Landlord threatens to move in a relative? This tenant says get advice first

A London man says he was twice threatened with eviction if he didn't pay rent increases of $100 and $200 just two years later.

Tenant says landlord threatened to move his daughter in; Landlord won't comment

After a dispute with his landlord over rent increases, Jim Hamell has agreed to move his family out of the three-bedroom duplex he's lived in since 2010. (Andrew Lupton/CBC)

Looking back now at how he handled a rent dispute with his landlord, James Hamell wishes he'd stood his ground, sought legal advice earlier and spent more time studying the Residential Tenancies Act.  

Hamell had been renting a three-bedroom duplex in White Oaks with his partner and three teenage children for seven years when his landlord knocked on the door in 2017, saying he needed to raise the rent from $1,100 to $1,200. 

Landlords are allowed to raise the rent on existing tenants, but only by an annual percentage set by the province. In recent years, it's hovered around two per cent. Had his landlord made those annual legal rent increases, Hamell would have been paying more than $1,200 by 2017. 

It wasn't so much the increase but the way Hamell alleges it came: Accompanied by a threat from landlord Mo Zebian that unless he agreed to pay the new rate, the landlord would evict him so his daughter could move in.

Hamell says the landlord insisted that the conversation happen in the backyard, not inside the suite.

"I don't think that he actually intended to move anybody in," said Hamell. "If he would have, he'd just have done it."

Strict rules about eviction

CBC News emailed Zebian. He declined to comment and asked not to be contacted further. 

Ontario's Residential Tenancies Act does allow landlords to evict tenants if the landlord — or a relative of the landlord — intends to move in. But to evict a tenant in this way, they must follow a strict set of rules. 

The landlord must give notice, compensate the tenant and sign an affidavit affirming their intention to move in. The tenant can contest the move at the Landlord Tenant Board (LTB) and there are remedies for the tenant if the landlord doesn't follow through. Also, any agreement between landlord and tenant can't come as the result of coercion.

Material:
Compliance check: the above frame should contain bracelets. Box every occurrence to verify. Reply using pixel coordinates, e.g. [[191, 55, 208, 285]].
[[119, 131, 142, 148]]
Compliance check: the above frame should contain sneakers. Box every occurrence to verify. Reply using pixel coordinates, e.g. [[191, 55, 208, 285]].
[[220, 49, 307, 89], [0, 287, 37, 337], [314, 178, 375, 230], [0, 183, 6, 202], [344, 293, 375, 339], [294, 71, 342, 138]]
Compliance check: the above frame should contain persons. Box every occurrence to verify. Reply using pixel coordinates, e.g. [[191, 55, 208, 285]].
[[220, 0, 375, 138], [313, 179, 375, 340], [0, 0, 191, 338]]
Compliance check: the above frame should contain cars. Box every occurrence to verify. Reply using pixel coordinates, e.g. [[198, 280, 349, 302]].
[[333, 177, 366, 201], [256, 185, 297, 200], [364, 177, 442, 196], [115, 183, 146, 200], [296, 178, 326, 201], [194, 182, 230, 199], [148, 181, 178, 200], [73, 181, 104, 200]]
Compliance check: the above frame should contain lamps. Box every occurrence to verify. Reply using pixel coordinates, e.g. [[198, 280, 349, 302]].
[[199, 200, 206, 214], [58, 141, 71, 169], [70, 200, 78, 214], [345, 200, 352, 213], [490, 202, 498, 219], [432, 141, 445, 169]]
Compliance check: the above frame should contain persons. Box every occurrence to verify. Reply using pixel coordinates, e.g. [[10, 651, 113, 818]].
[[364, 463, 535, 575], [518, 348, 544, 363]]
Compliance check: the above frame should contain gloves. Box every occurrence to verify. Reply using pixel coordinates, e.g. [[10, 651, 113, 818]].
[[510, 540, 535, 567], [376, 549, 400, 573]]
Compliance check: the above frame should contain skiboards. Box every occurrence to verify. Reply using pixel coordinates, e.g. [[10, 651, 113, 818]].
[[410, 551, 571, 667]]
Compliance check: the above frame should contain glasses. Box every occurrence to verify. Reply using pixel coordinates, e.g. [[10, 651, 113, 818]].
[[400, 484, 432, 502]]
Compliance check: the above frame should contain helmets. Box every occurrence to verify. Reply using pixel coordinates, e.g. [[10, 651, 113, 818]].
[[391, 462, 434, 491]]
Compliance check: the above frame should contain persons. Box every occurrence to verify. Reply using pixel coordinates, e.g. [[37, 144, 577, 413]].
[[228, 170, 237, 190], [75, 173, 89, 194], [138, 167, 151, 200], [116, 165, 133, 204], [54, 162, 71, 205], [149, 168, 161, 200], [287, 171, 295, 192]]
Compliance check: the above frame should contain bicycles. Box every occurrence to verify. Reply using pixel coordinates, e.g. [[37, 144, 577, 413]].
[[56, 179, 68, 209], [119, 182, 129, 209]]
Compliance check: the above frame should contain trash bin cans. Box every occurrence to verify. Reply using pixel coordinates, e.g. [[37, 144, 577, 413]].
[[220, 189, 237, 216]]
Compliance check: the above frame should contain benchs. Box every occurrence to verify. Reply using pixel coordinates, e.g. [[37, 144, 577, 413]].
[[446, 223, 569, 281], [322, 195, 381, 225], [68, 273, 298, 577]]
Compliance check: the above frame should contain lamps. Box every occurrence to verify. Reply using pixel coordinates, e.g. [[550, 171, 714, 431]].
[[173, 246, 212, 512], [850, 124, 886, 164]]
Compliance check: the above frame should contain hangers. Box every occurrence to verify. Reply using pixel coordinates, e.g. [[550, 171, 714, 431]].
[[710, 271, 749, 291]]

Things to do:
1: Transcribe part of the tenant's rent dispute article word for word, starting at "Ontario's Residential Tenancies" and ending at "result of coercion.".
2: Pick up the article about the London tenant's rent dispute after its final sentence and write the next part.

Task-by-task outputs:
1:
Ontario's Residential Tenancies Act does allow landlords to evict tenants if the landlord — or a relative of the landlord — intends to move in. But to evict a tenant in this way, they must follow a strict set of rules. 

The landlord must give notice, compensate the tenant and sign an affidavit affirming their intention to move in. The tenant can contest the move at the Landlord Tenant Board (LTB) and there are remedies for the tenant if the landlord doesn't follow through. Also, any agreement between landlord and tenant can't come as the result of coercion.

2:
In May of 2019, Hamell says his landlord came knocking again for another backyard conversation, this time notifying him the rent would be going up by $200 more to $1,400. Again, Hamell says the landlord mentioned a plan to evict him and move his daughter into the suite. 

At first Hamell decided to move out. Then, after looking at available duplexes, he realized how much the market had changed since 2010. Units similar to his were now renting in the $1,600 range, more than he could afford. 

Again, Hamell agreed to the increase and signed a new lease at the rate of $1,400 a month. But then a dispute arose about when the new rate would take effect. Hamell thought he had 90 days, but says Zebian said the new rate would take effect on July 1. 

Went to Landlord Tenant Board

At this point Hamell began researching the rules and went to the LTB.  His case went to mediation and Hamell was advised he didn't have a strong case because he signed a lease at the new rate. 

In the end, he took a deal. He agreed to move out by Feb. 1 and end his tenancy in exchange for free rent until he leaves, starting in November. 

Although he gained four months free rent (a value of $5,600), Hamell worries he won't be able to find a decent place in the sub-$1,600 range in London's fierce rental market. 

"I have to come up with an extra $400 a month and I'm not making any more than I was before," he said.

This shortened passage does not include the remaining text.